With BHS it went something like this. BHS shares cost Green £200m in 2000, which was considerably less than the net assets of £388,086,000 shown in its accounts up to March 1999. However BHS profits had been patchy and the company had an image problem so Green acquired it at a bargain price. This bargain for the buyer is called “negative goodwill” and is shown as an asset on the company balance sheet – although it can also be shown as profit on the profit-and-loss account.

Negative goodwill enhanced BHS’s profit by more than £103m, and to further boost short-term profits, Green sold BHS property worth £106m to Carmen Properties – whose shares were owned by Tina Green. These were then leased back to BHS. These profits were cashed in as dividends: £166,535,000 in 2002 and £256,000,000 in 2004. As a result, little money was used for the business or for pensions and the company was loaded with debt.

By 2004, BHS debts totalled £373,870,000 and net assets were just £5,358,000. For the remaining years of its existence, BHS languished in debt. No more dividends were declared for the Green family but they were repaid a £28,975,000 bond and their companies charged BHS an estimated £124,000,000 in rents.

Huge dividends were also declared in other parts of Green’s retail empire.
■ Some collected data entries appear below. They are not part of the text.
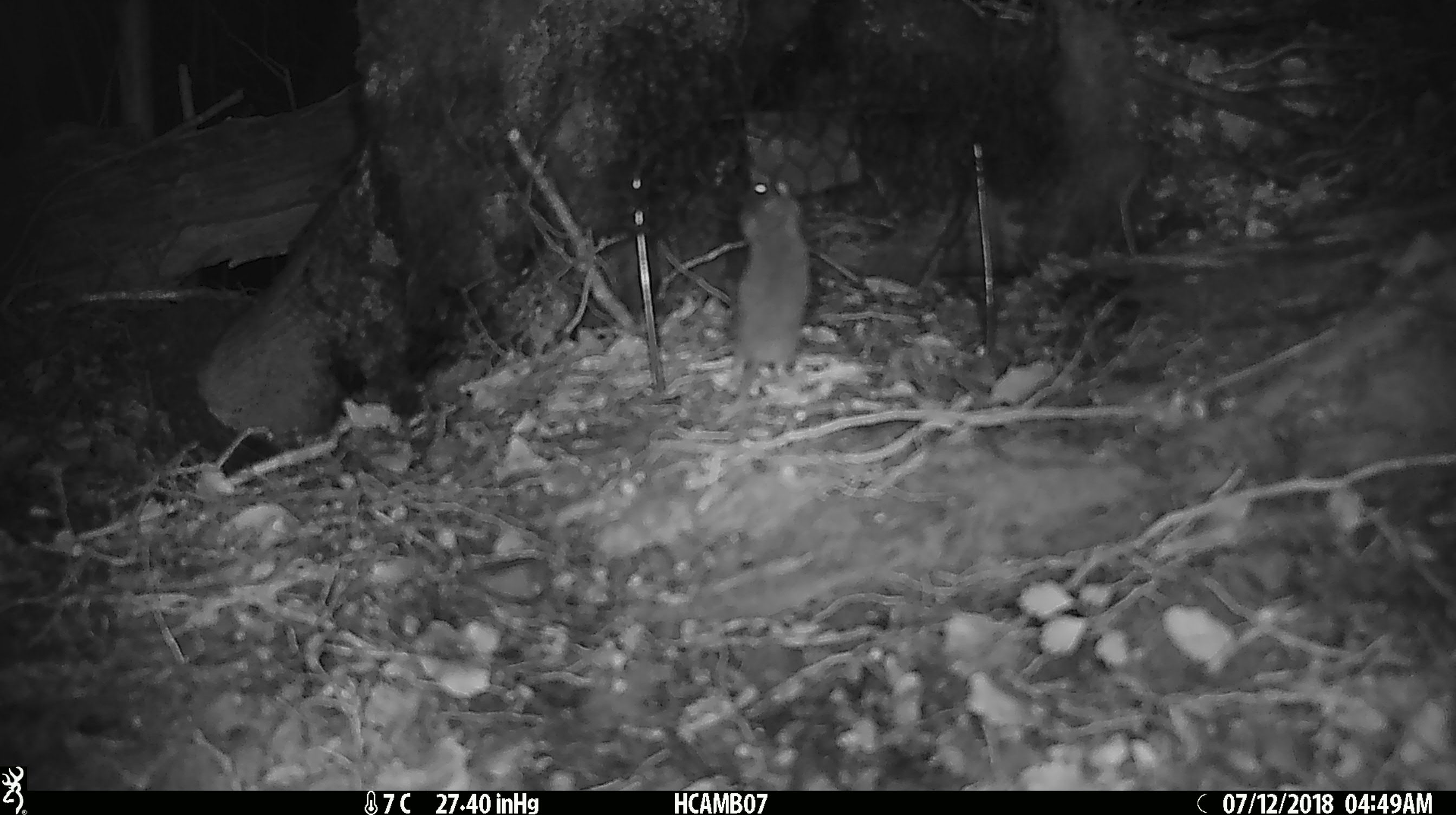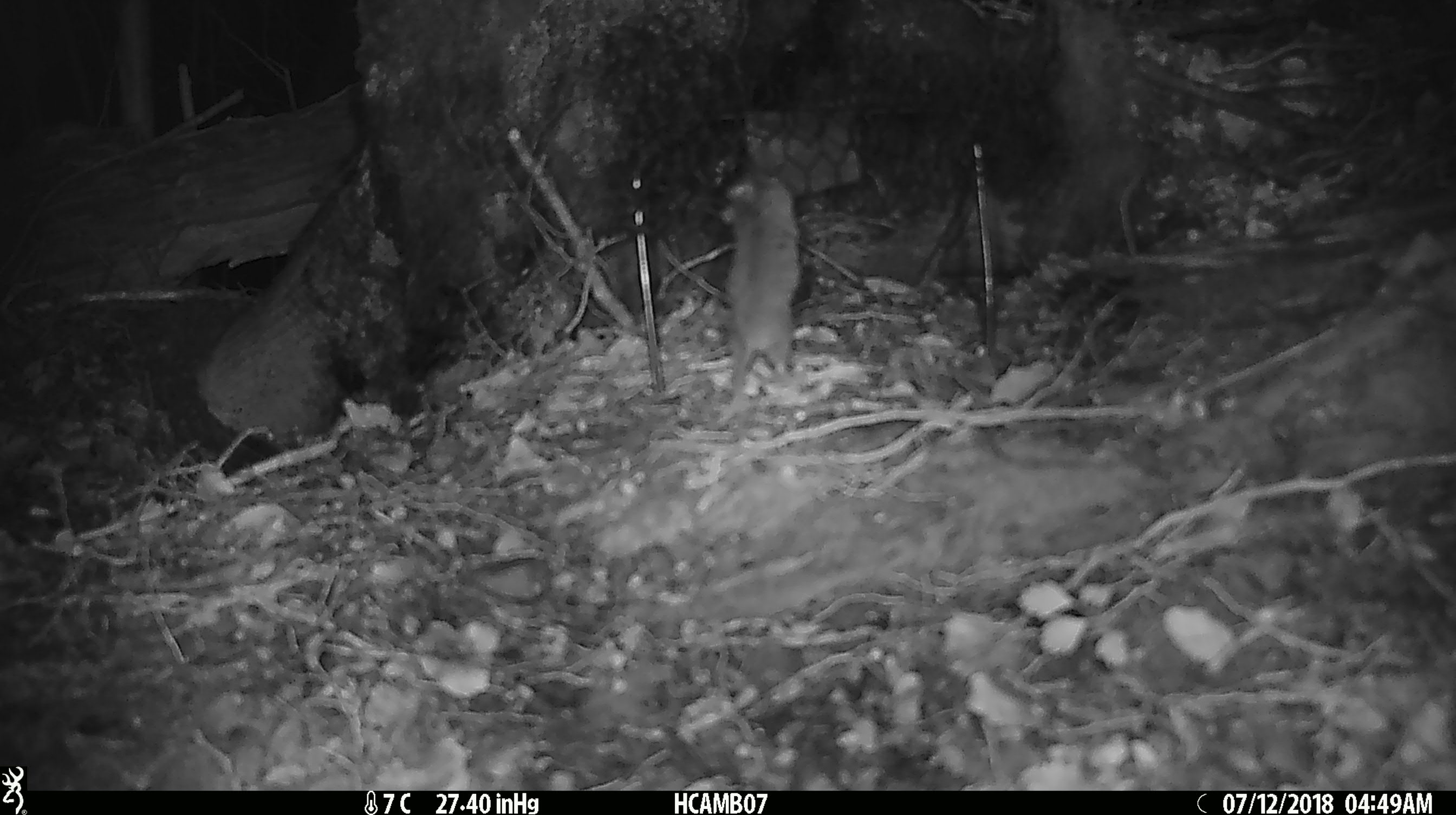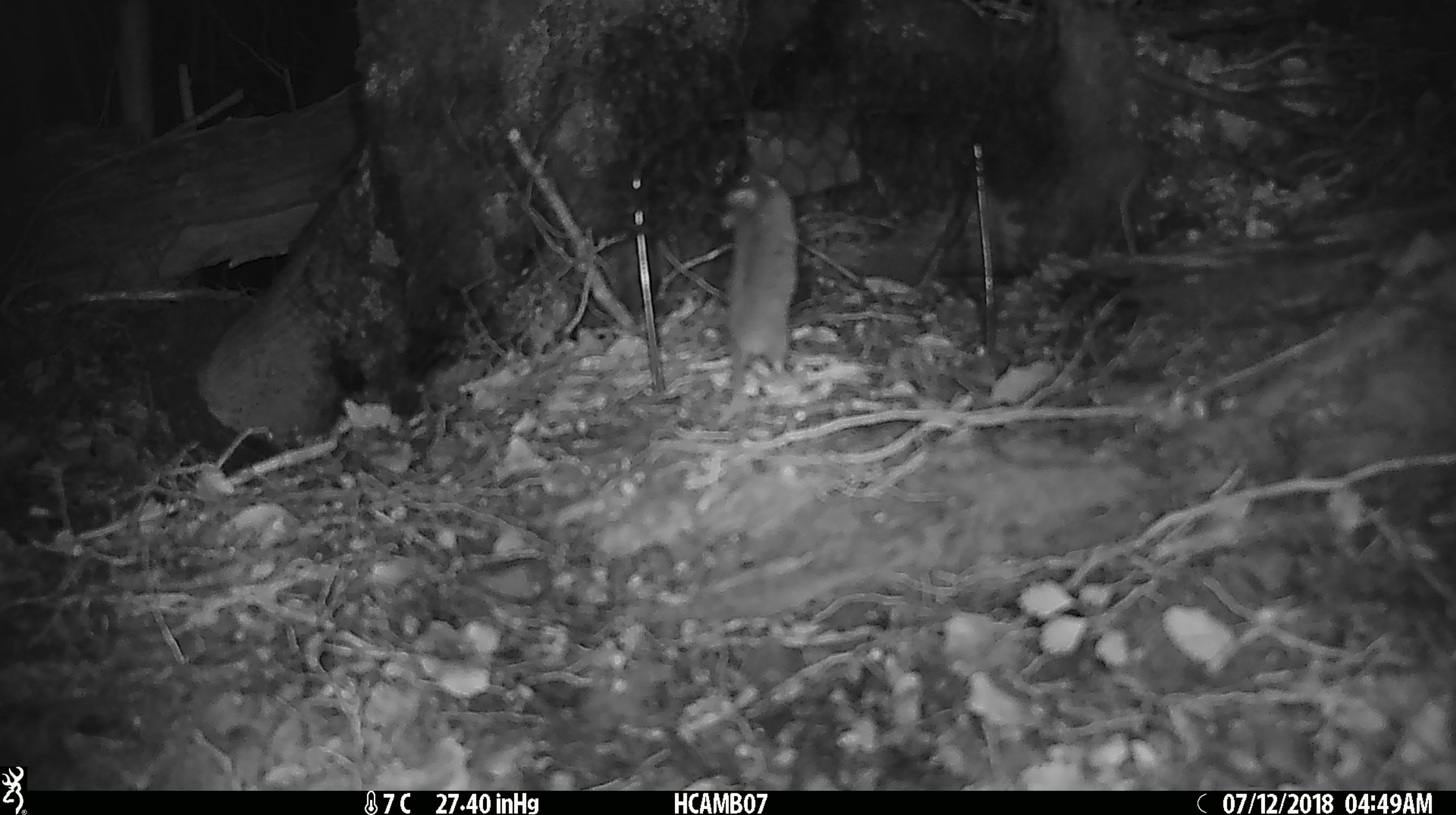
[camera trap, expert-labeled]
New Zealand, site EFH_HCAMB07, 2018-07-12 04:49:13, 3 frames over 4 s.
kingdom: Animalia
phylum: Chordata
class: Mammalia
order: Rodentia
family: Muridae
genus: Mus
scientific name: Mus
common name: mouse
Mouse (Mus).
Green purchased the shares in Arcadia Group, which owns Topshop, through a Jersey-based company, Taveta, for £866,395,000 – a sum which was mostly borrowed from HBOS. Green (as director) later transferred the shares to a newly formed company, Taveta Investments, for shares worth £2.3 billion, effectively revaluing the Arcadia shares – even though Taveta Investments was ultimately wholly owned by Taveta.

Taveta Investments then declared a dividend of £1.3 billion for its shareholders in 2005 – which ultimately went to the Greens as the shareholders of the parent company. By using Taveta Investments, Arcadia’s shares could then be revalued and owned by another company so that the increased value could be in some sense “realised” and qualify as dividends.
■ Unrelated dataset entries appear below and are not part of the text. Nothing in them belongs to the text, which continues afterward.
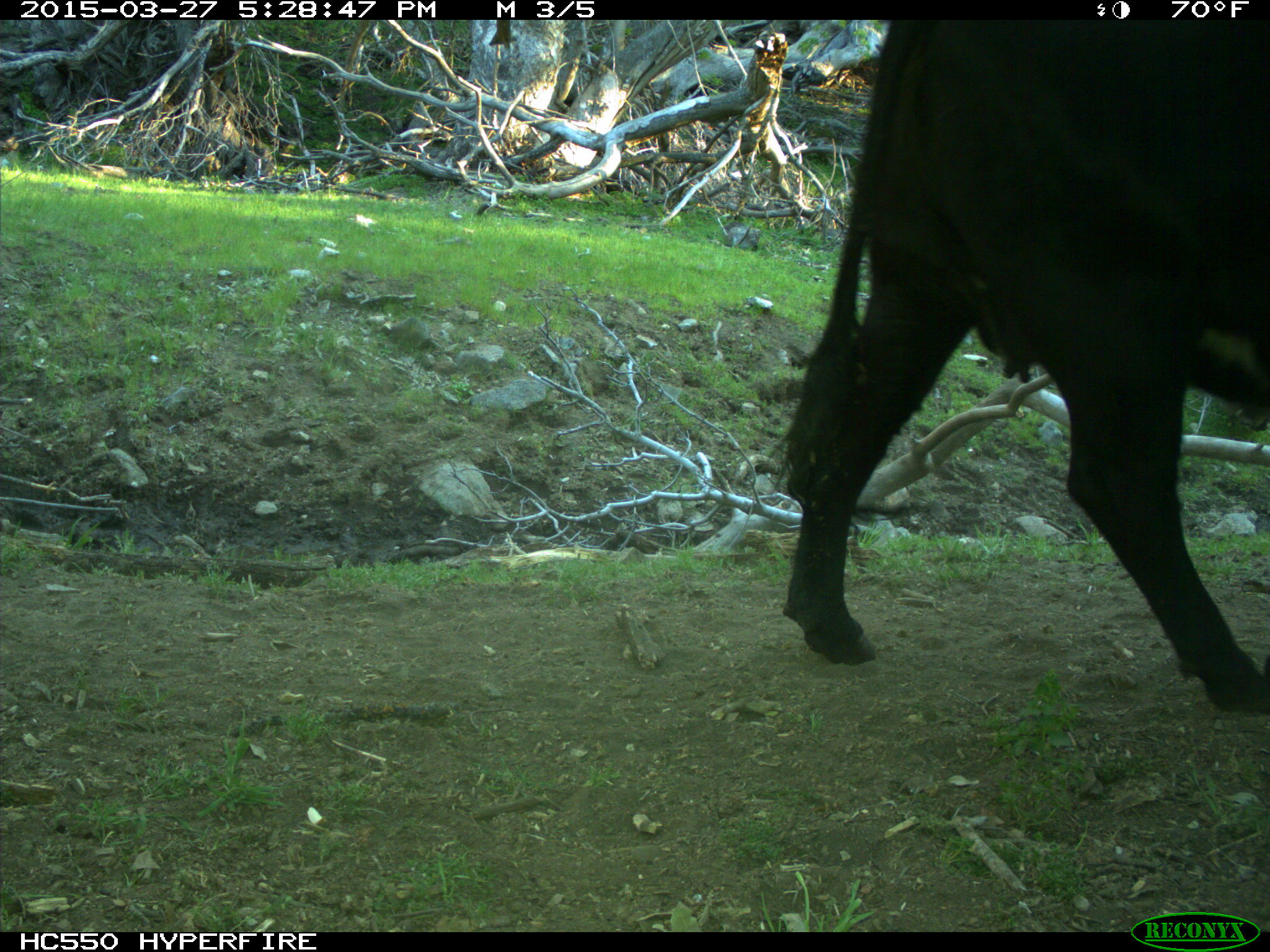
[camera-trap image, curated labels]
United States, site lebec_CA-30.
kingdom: Animalia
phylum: Chordata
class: Mammalia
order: Artiodactyla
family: Bovidae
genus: Bos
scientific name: Bos taurus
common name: domestic cow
The revaluation obviously did not produce extra actual cash. But it did allow accountants PwC to approve the dividends, even though they were funded by loans. Green described it as “a technical move … approved by the courts, the Inland Revenue, our auditors Price Waterhouse Coopers, our lawyers Allen & Overy and our tax advisers, Deloitte”.

Squaring morality and the law

So was selling company assets and taking out loans to pay dividends wrong? While common sense screams yes – the law is not as clear and there is no suggestion that the Greens did anything illegal.
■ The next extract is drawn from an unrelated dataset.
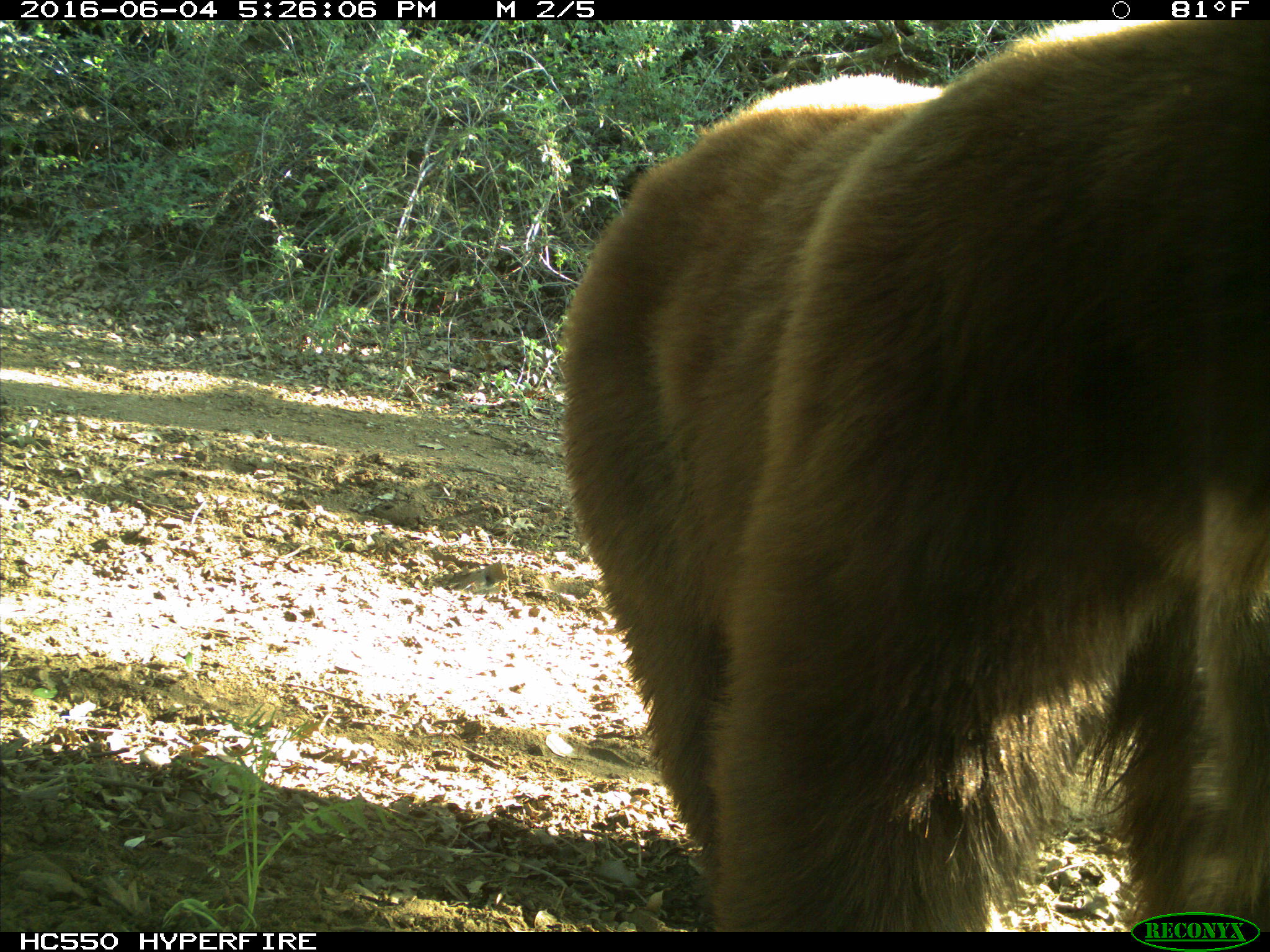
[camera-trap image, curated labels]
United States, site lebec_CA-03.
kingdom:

Private companies have much more freedom to transfer value to shareholders and need to disclose very little. Public companies that re-register as private companies are treated like small family concerns even where the business and the workforce are unchanged. In BHS’s case, the sale of assets and the taking of loans to fund dividends were a fatal drain on a business that employed more than 11,000 people.

On the other hand, negative goodwill does account for a bargain and a value for the company. The accounts were audited and they were signed off. Similarly, Arcadia’s shares had been revalued by a well-regarded firm – the accounts were upfront about these transactions and they were audited and signed off. And the directors successfully delivered returns for shareholders. Of course, they were the shareholders but that’s usual in private companies.

Green might have pushed the envelope a little – and how much he did will be key to establishing any possible liabilities or disqualification as a company director. However, what Green did for himself, company directors are doing for other shareholders all the time. Their remuneration and employability depends upon it. The pursuit of shareholder value destroys jobs, communities, innovation, investment and the long-term health of the economy, but as long it is a legal imperative, Green’s behaviour is just business as usual.